→ **GIVEN PROBLEM**: Revise the data below by replacing "small white flower" with "tiny white blossom" wherever it occurs, leaving every other character the same. Omit the pictures from your answer.

====== DATASET EXTRACT

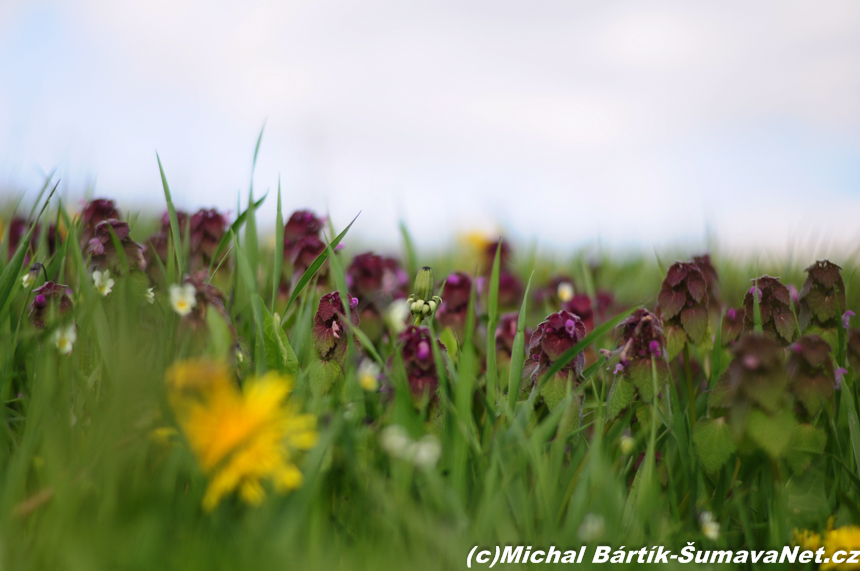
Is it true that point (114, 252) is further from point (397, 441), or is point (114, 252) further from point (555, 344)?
point (555, 344)

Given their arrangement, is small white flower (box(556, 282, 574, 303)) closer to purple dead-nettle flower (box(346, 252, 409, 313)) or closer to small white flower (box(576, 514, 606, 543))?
purple dead-nettle flower (box(346, 252, 409, 313))

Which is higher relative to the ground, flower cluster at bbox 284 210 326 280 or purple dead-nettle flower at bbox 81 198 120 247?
purple dead-nettle flower at bbox 81 198 120 247

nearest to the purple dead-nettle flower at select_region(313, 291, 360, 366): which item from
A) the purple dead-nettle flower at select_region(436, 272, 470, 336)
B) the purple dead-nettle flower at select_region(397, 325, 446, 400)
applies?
the purple dead-nettle flower at select_region(397, 325, 446, 400)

============

→ **TASK RESULT**:
Is it true that point (114, 252) is further from point (397, 441), or is point (114, 252) further from point (555, 344)?
point (555, 344)

Given their arrangement, is tiny white blossom (box(556, 282, 574, 303)) closer to purple dead-nettle flower (box(346, 252, 409, 313)) or closer to tiny white blossom (box(576, 514, 606, 543))?
purple dead-nettle flower (box(346, 252, 409, 313))

Which is higher relative to the ground, flower cluster at bbox 284 210 326 280 or purple dead-nettle flower at bbox 81 198 120 247?
purple dead-nettle flower at bbox 81 198 120 247

nearest to the purple dead-nettle flower at select_region(313, 291, 360, 366): which item from
A) the purple dead-nettle flower at select_region(436, 272, 470, 336)
B) the purple dead-nettle flower at select_region(397, 325, 446, 400)
applies?
the purple dead-nettle flower at select_region(397, 325, 446, 400)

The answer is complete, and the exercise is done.